# Data supplied
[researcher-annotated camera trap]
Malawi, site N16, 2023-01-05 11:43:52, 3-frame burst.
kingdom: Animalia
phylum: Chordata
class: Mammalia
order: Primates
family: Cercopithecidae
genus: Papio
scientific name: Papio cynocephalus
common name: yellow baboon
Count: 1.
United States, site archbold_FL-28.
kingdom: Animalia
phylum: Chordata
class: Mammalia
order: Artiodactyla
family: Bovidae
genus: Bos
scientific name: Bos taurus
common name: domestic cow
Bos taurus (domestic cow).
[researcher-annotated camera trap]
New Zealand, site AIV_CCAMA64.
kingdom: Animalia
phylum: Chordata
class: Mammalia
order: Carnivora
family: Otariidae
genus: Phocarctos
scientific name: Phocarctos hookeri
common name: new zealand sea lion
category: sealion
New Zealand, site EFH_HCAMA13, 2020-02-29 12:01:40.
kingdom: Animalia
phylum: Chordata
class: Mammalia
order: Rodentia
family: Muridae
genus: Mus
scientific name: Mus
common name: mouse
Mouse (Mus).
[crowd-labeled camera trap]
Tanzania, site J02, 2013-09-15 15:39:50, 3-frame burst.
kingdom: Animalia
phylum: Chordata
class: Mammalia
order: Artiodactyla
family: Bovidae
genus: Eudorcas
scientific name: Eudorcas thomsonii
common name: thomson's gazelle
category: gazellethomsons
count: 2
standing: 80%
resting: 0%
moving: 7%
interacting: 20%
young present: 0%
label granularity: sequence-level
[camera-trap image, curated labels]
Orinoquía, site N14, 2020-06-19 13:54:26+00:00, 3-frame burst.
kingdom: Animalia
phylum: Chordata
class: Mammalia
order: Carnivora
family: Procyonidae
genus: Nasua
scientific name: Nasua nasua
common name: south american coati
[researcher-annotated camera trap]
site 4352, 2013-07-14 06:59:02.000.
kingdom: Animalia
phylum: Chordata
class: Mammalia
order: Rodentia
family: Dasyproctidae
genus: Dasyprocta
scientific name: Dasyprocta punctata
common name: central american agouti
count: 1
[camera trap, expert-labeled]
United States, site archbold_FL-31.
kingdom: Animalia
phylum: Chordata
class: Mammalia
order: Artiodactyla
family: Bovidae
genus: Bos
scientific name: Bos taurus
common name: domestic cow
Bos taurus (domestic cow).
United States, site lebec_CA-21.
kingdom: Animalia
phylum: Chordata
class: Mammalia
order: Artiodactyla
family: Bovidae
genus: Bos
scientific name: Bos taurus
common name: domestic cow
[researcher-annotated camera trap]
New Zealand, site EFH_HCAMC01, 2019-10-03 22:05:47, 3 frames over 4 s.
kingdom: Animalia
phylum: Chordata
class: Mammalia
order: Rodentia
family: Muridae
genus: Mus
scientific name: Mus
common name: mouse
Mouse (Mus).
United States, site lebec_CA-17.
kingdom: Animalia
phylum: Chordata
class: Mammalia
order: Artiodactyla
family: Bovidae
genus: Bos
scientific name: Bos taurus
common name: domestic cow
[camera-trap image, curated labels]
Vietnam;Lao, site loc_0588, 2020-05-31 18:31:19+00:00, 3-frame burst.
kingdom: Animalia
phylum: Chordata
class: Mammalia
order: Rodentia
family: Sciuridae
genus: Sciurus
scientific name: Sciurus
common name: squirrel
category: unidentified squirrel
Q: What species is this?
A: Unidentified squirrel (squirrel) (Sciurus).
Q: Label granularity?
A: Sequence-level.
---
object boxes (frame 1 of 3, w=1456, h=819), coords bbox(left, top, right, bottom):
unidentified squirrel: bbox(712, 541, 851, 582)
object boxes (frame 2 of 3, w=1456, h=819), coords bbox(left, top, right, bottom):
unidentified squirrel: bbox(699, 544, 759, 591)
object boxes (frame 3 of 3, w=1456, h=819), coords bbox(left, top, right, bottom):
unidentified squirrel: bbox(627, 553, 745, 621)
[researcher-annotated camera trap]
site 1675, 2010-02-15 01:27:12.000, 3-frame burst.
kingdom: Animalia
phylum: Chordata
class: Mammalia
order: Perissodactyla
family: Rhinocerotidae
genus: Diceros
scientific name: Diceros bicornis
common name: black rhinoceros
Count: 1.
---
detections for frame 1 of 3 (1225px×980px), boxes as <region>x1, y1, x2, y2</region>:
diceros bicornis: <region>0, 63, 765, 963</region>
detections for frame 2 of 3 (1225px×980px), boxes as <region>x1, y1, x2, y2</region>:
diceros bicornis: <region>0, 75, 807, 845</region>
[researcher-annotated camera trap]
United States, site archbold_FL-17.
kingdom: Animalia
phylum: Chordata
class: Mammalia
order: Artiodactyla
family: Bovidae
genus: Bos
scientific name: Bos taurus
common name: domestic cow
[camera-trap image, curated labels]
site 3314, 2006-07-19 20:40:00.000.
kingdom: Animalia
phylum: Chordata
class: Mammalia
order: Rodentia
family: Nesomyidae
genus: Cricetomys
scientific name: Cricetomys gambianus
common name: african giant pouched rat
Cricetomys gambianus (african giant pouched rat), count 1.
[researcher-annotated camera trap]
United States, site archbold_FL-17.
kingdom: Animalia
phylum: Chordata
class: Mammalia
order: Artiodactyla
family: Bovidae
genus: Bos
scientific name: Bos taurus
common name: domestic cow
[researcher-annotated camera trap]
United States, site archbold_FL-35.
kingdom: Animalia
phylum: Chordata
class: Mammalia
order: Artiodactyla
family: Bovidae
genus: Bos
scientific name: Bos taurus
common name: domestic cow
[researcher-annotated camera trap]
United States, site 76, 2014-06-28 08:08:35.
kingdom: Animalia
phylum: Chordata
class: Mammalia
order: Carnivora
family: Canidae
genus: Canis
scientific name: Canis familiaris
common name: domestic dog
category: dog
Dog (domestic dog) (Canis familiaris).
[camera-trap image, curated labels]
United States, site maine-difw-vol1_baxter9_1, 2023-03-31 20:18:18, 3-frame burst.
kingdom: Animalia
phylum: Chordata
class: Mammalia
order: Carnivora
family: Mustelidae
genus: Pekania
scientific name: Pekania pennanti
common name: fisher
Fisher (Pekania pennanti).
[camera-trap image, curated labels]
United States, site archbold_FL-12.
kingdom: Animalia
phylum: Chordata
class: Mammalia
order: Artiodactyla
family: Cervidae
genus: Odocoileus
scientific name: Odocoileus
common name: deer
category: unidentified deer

# Exercise goal
Set down every entry exactly as given.

# Task output
[researcher-annotated camera trap]
Malawi, site N16, 2023-01-05 11:43:52, 3-frame burst.
kingdom: Animalia
phylum: Chordata
class: Mammalia
order: Primates
family: Cercopithecidae
genus: Papio
scientific name: Papio cynocephalus
common name: yellow baboon
Count: 1.
United States, site archbold_FL-28.
kingdom: Animalia
phylum: Chordata
class: Mammalia
order: Artiodactyla
family: Bovidae
genus: Bos
scientific name: Bos taurus
common name: domestic cow
Bos taurus (domestic cow).
[researcher-annotated camera trap]
New Zealand, site AIV_CCAMA64.
kingdom: Animalia
phylum: Chordata
class: Mammalia
order: Carnivora
family: Otariidae
genus: Phocarctos
scientific name: Phocarctos hookeri
common name: new zealand sea lion
category: sealion
New Zealand, site EFH_HCAMA13, 2020-02-29 12:01:40.
kingdom: Animalia
phylum: Chordata
class: Mammalia
order: Rodentia
family: Muridae
genus: Mus
scientific name: Mus
common name: mouse
Mouse (Mus).
[crowd-labeled camera trap]
Tanzania, site J02, 2013-09-15 15:39:50, 3-frame burst.
kingdom: Animalia
phylum: Chordata
class: Mammalia
order: Artiodactyla
family: Bovidae
genus: Eudorcas
scientific name: Eudorcas thomsonii
common name: thomson's gazelle
category: gazellethomsons
count: 2
standing: 80%
resting: 0%
moving: 7%
interacting: 20%
young present: 0%
label granularity: sequence-level
[camera-trap image, curated labels]
Orinoquía, site N14, 2020-06-19 13:54:26+00:00, 3-frame burst.
kingdom: Animalia
phylum: Chordata
class: Mammalia
order: Carnivora
family: Procyonidae
genus: Nasua
scientific name: Nasua nasua
common name: south american coati
[researcher-annotated camera trap]
site 4352, 2013-07-14 06:59:02.000.
kingdom: Animalia
phylum: Chordata
class: Mammalia
order: Rodentia
family: Dasyproctidae
genus: Dasyprocta
scientific name: Dasyprocta punctata
common name: central american agouti
count: 1
[camera trap, expert-labeled]
United States, site archbold_FL-31.
kingdom: Animalia
phylum: Chordata
class: Mammalia
order: Artiodactyla
family: Bovidae
genus: Bos
scientific name: Bos taurus
common name: domestic cow
Bos taurus (domestic cow).
United States, site lebec_CA-21.
kingdom: Animalia
phylum: Chordata
class: Mammalia
order: Artiodactyla
family: Bovidae
genus: Bos
scientific name: Bos taurus
common name: domestic cow
[researcher-annotated camera trap]
New Zealand, site EFH_HCAMC01, 2019-10-03 22:05:47, 3 frames over 4 s.
kingdom: Animalia
phylum: Chordata
class: Mammalia
order: Rodentia
family: Muridae
genus: Mus
scientific name: Mus
common name: mouse
Mouse (Mus).
United States, site lebec_CA-17.
kingdom: Animalia
phylum: Chordata
class: Mammalia
order: Artiodactyla
family: Bovidae
genus: Bos
scientific name: Bos taurus
common name: domestic cow
[camera-trap image, curated labels]
Vietnam;Lao, site loc_0588, 2020-05-31 18:31:19+00:00, 3-frame burst.
kingdom: Animalia
phylum: Chordata
class: Mammalia
order: Rodentia
family: Sciuridae
genus: Sciurus
scientific name: Sciurus
common name: squirrel
category: unidentified squirrel
Q: What species is this?
A: Unidentified squirrel (squirrel) (Sciurus).
Q: Label granularity?
A: Sequence-level.
---
object boxes (frame 1 of 3, w=1456, h=819), coords bbox(left, top, right, bottom):
unidentified squirrel: bbox(712, 541, 851, 582)
object boxes (frame 2 of 3, w=1456, h=819), coords bbox(left, top, right, bottom):
unidentified squirrel: bbox(699, 544, 759, 591)
object boxes (frame 3 of 3, w=1456, h=819), coords bbox(left, top, right, bottom):
unidentified squirrel: bbox(627, 553, 745, 621)
[researcher-annotated camera trap]
site 1675, 2010-02-15 01:27:12.000, 3-frame burst.
kingdom: Animalia
phylum: Chordata
class: Mammalia
order: Perissodactyla
family: Rhinocerotidae
genus: Diceros
scientific name: Diceros bicornis
common name: black rhinoceros
Count: 1.
---
detections for frame 1 of 3 (1225px×980px), boxes as <region>x1, y1, x2, y2</region>:
diceros bicornis: <region>0, 63, 765, 963</region>
detections for frame 2 of 3 (1225px×980px), boxes as <region>x1, y1, x2, y2</region>:
diceros bicornis: <region>0, 75, 807, 845</region>
[researcher-annotated camera trap]
United States, site archbold_FL-17.
kingdom: Animalia
phylum: Chordata
class: Mammalia
order: Artiodactyla
family: Bovidae
genus: Bos
scientific name: Bos taurus
common name: domestic cow
[camera-trap image, curated labels]
site 3314, 2006-07-19 20:40:00.000.
kingdom: Animalia
phylum: Chordata
class: Mammalia
order: Rodentia
family: Nesomyidae
genus: Cricetomys
scientific name: Cricetomys gambianus
common name: african giant pouched rat
Cricetomys gambianus (african giant pouched rat), count 1.
[researcher-annotated camera trap]
United States, site archbold_FL-17.
kingdom: Animalia
phylum: Chordata
class: Mammalia
order: Artiodactyla
family: Bovidae
genus: Bos
scientific name: Bos taurus
common name: domestic cow
[researcher-annotated camera trap]
United States, site archbold_FL-35.
kingdom: Animalia
phylum: Chordata
class: Mammalia
order: Artiodactyla
family: Bovidae
genus: Bos
scientific name: Bos taurus
common name: domestic cow
[researcher-annotated camera trap]
United States, site 76, 2014-06-28 08:08:35.
kingdom: Animalia
phylum: Chordata
class: Mammalia
order: Carnivora
family: Canidae
genus: Canis
scientific name: Canis familiaris
common name: domestic dog
category: dog
Dog (domestic dog) (Canis familiaris).
[camera-trap image, curated labels]
United States, site maine-difw-vol1_baxter9_1, 2023-03-31 20:18:18, 3-frame burst.
kingdom: Animalia
phylum: Chordata
class: Mammalia
order: Carnivora
family: Mustelidae
genus: Pekania
scientific name: Pekania pennanti
common name: fisher
Fisher (Pekania pennanti).
[camera-trap image, curated labels]
United States, site archbold_FL-12.
kingdom: Animalia
phylum: Chordata
class: Mammalia
order: Artiodactyla
family: Cervidae
genus: Odocoileus
scientific name: Odocoileus
common name: deer
category: unidentified deer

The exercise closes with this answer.